A Neurocomputational Model of Altruistic Choice and Its Implications
with Cendri Hutcherson (lead author) and Antonio Rangel
Neuron, published in 2015
We propose a neurocomputational model of altruistic choice and test it using behavioral and fMRI data from a task in which subjects make choices between real monetary prizes for themselves and another. We show that a multi-attribute drift-diffusion model, in which choice results from accumulation of a relative value signal that linearly weights payoffs for self and other, captures key patterns of choice, reaction time, and neural response in ventral striatum, temporoparietal junction, and ventromedial prefrontal cortex. The model generates several novel insights into the nature of altruism. It explains when and why generous choices are slower or faster than selfish choices, and why they produce greater response in TPJ and vmPFC, without invoking competition between automatic and deliberative processes or reward value for generosity. It also predicts that when one’s own payoffs are valued more than others’, some generous acts may reflect mistakes rather than genuinely pro-social preferences.
Pavlovian Processes in Consumer Choice: The Physical Presence of a Good Increases Willingness-to-Pay
with Lindsay M. King, Colin Camerer, and Antonio Rangel
American Economic Review, published in 2010
This paper describes a series of laboratory experiments studying whether the form in which items are displayed at the time of decision affects the dollar value that subjects place on them. Using a Becker-DeGroot auction under three different conditions—(i) text displays, (ii) image displays, and (iii) displays of the actual items—we find that subjects' willingness-to-pay is 40–61 percent larger in the real than in the image and text displays. Furthermore, follow-up experiments suggest the presence of the real item triggers preprogrammed consummatory Pavlovian processes that promote behaviors that lead to contact with appetitive items whenever they are available.
NEW STUFF (IN PROGRESS)
Risk and Loss Attitudes Vary Across Domains
(in submission as short paper)
(One-Sentence Summary) In a simple experiment, I show that people act significantly more loss averse (both in magnitude and economic import) over non-monetary vs monetary outcomes.
Understanding (Biased) Beliefs amongst Breast Cancer Patients
with Daniel Isaac and the support of the Karmanos Cancer Institute
(Two-Sentence Summary) Patient treatment decisions are often shaped by their beliefs about the efficacy and long-term prognosis of the treatment, yet those beliefs are seldom measured. We are measuring these beliefs to better understand issues in adherence and treatment selections.
Heterogeneous Tastes and Social (Mis)Learning
with Tristan Gagnon-Bartsch
(One-Sentence Summary) We provide experimental evidence that heterogenous preferences across agents leads participants to err extracting information after observing others’ actions; this error is consistent with an egocentric bias in the interpretation of others’ actions.

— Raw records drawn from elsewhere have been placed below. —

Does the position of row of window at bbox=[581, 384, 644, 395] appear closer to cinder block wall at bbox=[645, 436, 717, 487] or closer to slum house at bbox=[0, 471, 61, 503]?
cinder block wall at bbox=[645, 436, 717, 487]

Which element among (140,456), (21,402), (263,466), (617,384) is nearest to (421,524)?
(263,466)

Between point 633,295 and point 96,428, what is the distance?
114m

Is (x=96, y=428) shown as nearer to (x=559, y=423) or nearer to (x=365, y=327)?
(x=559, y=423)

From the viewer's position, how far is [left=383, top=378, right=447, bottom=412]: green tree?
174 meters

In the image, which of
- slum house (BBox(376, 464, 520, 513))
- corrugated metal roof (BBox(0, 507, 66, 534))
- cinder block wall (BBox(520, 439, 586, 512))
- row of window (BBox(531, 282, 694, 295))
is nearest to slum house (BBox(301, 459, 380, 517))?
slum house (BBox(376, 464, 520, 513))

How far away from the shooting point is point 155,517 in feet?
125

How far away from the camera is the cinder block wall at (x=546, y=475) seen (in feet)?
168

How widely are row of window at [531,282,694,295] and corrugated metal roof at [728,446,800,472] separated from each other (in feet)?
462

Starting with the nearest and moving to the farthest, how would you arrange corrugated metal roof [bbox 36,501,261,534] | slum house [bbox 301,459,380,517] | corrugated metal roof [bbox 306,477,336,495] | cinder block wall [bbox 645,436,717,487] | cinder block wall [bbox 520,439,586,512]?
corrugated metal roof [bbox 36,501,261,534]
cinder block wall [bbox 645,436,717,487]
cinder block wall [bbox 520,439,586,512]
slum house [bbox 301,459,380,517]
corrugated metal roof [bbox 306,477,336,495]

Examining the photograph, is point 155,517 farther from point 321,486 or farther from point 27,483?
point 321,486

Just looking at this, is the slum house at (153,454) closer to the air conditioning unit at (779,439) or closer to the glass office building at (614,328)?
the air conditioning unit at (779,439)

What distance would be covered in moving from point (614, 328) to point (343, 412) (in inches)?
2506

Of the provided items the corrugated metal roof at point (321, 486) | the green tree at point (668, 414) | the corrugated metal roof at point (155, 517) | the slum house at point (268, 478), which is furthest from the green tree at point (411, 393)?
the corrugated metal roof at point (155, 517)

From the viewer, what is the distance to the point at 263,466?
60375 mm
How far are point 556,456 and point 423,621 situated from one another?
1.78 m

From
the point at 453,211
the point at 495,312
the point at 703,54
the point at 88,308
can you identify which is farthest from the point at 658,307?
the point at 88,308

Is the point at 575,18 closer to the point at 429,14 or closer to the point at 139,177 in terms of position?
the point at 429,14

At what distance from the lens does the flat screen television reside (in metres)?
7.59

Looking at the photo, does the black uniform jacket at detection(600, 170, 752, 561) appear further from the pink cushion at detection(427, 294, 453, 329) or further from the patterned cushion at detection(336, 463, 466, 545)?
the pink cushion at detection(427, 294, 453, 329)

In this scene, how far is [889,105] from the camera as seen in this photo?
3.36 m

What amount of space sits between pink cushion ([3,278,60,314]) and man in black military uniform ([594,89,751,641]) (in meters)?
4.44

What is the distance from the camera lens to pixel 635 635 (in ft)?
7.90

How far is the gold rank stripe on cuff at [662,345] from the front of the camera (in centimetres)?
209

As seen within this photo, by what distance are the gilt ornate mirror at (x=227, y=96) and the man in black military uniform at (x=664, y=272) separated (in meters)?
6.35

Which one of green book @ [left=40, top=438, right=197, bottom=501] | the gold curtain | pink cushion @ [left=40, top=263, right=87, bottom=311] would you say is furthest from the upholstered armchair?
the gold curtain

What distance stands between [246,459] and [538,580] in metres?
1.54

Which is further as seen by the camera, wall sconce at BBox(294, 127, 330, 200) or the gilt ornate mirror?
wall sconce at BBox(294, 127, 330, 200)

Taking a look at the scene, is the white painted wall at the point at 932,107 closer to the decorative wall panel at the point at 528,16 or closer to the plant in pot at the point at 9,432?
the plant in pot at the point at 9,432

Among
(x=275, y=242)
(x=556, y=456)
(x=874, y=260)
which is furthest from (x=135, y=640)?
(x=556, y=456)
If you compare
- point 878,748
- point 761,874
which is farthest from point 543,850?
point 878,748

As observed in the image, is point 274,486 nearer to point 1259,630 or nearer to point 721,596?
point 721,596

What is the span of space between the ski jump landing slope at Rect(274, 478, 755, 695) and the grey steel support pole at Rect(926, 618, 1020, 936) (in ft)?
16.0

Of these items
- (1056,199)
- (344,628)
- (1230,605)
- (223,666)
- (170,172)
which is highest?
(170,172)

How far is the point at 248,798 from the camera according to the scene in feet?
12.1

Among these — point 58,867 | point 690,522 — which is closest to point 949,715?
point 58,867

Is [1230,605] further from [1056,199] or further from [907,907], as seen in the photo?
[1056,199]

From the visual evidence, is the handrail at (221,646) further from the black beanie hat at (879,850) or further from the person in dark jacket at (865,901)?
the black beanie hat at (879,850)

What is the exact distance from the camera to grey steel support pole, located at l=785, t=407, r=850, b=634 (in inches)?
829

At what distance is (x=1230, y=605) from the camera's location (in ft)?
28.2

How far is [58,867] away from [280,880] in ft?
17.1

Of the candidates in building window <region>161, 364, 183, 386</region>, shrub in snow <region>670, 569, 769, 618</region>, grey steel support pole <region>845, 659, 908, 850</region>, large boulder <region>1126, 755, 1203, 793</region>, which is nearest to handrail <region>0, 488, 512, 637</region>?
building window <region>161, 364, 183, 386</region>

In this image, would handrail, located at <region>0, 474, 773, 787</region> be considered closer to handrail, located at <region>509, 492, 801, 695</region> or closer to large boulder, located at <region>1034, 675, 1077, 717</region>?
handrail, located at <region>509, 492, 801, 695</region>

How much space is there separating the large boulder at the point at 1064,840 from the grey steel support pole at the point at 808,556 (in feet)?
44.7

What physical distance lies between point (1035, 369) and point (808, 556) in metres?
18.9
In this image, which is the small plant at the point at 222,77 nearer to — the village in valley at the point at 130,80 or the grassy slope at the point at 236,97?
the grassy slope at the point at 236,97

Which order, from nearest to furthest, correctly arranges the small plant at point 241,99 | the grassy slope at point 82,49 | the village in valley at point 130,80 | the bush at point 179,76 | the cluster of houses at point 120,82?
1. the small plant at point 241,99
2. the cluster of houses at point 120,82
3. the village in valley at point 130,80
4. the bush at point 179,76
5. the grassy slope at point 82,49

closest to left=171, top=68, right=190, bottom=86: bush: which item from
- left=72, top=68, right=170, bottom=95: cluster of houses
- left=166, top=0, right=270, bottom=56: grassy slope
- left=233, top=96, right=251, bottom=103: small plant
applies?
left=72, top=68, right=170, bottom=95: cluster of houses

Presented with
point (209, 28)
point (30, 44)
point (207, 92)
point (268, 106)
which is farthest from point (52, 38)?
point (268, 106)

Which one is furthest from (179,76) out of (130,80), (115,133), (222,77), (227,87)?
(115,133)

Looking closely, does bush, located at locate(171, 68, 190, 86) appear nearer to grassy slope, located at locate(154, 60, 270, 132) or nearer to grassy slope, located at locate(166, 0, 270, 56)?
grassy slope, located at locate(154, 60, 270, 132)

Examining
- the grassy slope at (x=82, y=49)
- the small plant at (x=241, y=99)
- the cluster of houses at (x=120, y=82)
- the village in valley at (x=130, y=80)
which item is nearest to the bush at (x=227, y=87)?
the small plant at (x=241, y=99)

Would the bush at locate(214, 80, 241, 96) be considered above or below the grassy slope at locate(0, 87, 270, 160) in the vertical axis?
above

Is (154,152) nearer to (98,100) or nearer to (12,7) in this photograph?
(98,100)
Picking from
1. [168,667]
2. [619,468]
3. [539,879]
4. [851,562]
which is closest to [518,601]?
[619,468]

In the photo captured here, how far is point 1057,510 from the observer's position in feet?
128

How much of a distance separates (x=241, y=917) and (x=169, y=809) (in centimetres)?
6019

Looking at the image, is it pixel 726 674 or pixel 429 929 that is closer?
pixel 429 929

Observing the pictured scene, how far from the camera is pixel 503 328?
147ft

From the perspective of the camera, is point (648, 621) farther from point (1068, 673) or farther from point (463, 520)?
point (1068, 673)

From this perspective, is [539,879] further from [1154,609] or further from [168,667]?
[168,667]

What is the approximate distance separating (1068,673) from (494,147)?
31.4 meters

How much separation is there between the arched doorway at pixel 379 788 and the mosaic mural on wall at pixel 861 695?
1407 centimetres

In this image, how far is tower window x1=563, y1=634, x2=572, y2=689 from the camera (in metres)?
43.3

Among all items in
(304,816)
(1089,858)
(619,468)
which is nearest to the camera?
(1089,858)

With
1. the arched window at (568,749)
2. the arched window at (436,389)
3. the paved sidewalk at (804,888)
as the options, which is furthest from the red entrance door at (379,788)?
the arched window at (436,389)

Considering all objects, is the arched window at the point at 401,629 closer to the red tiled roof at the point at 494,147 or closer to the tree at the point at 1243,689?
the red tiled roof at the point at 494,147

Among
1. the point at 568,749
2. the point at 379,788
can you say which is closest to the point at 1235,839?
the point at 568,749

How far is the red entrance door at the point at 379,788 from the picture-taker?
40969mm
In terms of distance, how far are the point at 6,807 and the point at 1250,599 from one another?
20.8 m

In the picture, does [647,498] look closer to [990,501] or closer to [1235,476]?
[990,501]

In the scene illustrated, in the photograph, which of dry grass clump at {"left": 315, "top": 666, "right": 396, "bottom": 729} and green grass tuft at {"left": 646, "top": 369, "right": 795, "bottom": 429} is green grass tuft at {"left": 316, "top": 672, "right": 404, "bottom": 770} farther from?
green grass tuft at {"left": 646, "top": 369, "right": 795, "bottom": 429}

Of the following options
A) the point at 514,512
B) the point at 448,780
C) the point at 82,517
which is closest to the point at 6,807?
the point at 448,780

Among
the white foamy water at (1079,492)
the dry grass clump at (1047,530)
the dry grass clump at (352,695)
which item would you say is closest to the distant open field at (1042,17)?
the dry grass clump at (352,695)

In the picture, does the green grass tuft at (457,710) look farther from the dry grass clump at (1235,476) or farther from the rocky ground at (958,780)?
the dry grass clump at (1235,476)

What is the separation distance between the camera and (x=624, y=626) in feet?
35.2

Context-Dependent Choice and Scanner Data
with Michael Conlin, Katie Harris-Lagoudakis, and Andrew VanZytveld
(One-Sentence Summary) We utilize grocery scanner data to examine how the attributes of unchosen alternatives in a category (e.g., eggs) alter a person’s relative preference amongst products in that category.
Testing for Implicit Statistical Biases
with Ned Augenblick
(One-Sentence Summary) Can we detect "true" beliefs about statistical processes in settings where people might cling to biased beliefs but report objective probabilities accurately?